A fellow officer, giving his two cents worth on the chafing problem my crappy polyester pants give me during the hot, humid summer months.
“It seems to be necessary to write things down. Can’t stop it.”
John Steinbeck, “Working Days,” Entry #1, February 7, 1938, Monday.
It is a marvelous book, Steinbeck’s “Working Days.” It is not one of the novels – the short, kiss-in-the-dark sweetness of “Of Mice and Men,” nor the sprawling “East of Eden.” Neither is it one of the volume of letters like “Steinbeck: A Life in Letters,” or “Journal of a Novel, the East of Eden Letters.”
It is Steinbeck’s attempt to “map the actual working days and hours of this novel.”
It is a diary of his time spent writing “The Grapes of Wrath.”
And it is, quite simply, an amazing book.
I am very much into discovering and exploring the creative process. I want to see your painting, yes, but I also want to know why precisely that color in precisely that place. I want to see what you did with the lighting scheme for “Rosenkrantz and Guildenstern,” but I also want to know why that green at that moment.
“Working Days,” is an almost daily account of the writing of Grapes. The struggles as to tone and pace, the battles as to timbre and situation. But also, it allows the reader to see how in hell he got the book done given everything else that was going on in his life at that time.
I am not so bold.
But I am just cheeky enough to believe I could do something similar. My Working Daze, however, won’t be as disciplined or as regular. He wrote his as a daily warm up to writing. I, because of my work schedule, no longer write every day. Instead, I write every day I’m off. And my writing time is so limited that if I tried to keep Working Daze constantly up to date, I’d never work on the novel.
So my scope is much more limited than his.

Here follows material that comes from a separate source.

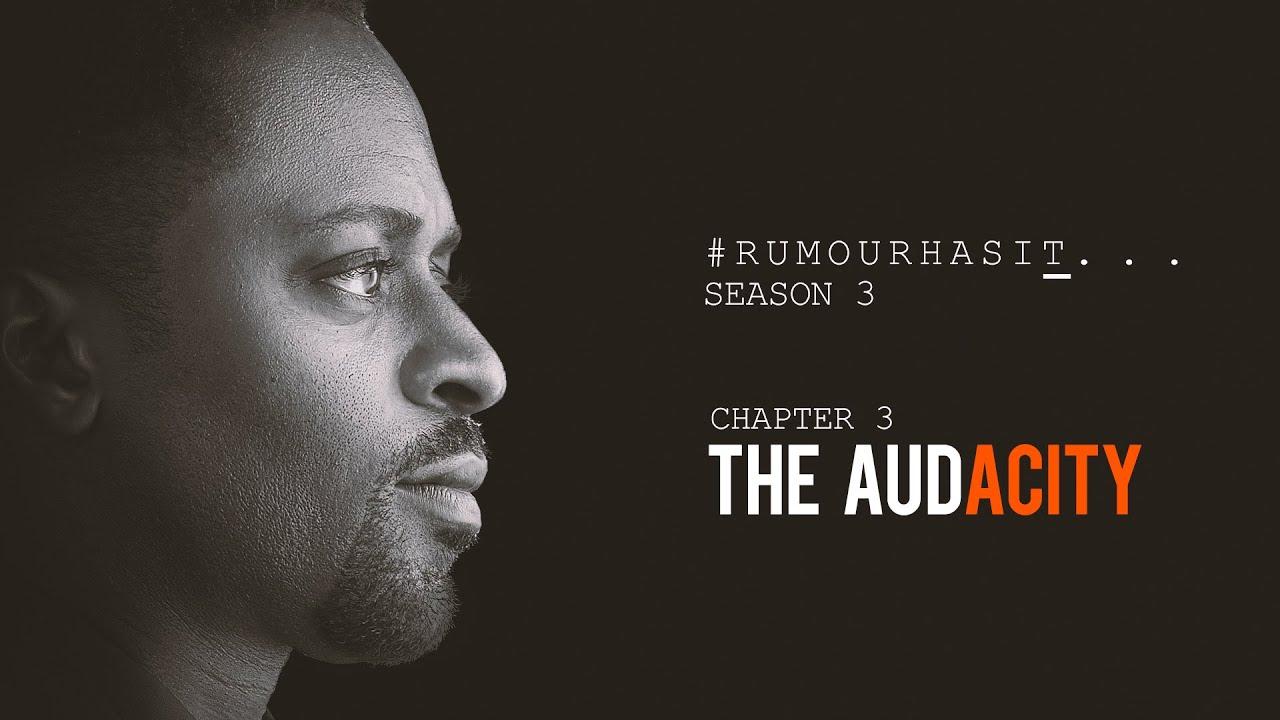 Download Rumour Has It S3E3: The Audacity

I will try, as best I can, to put down what it’s like to write a novel. I will explore the artistic struggles of tone and timbre, pace and plot. In short, I will navel gaze with the intensity of someone who is self-involved to the nth degree when it comes to his writing.
I already know, to a degree, what’s coming. I’ve written books before and there will be days where I am nothing short of the single best writer what ever walked the planet. And there will be days where I want to throw the computer out the window and take up knitting.
Maybe it’ll fun and maybe it’ll suck, but I’m gonna give it a whirl and see what happens. The trick, of course, is to explore the writing of the book without giving the book away. Hell, if I put it all down in the journal, there would never be any reason for you to go plunk down $25 for it, would there?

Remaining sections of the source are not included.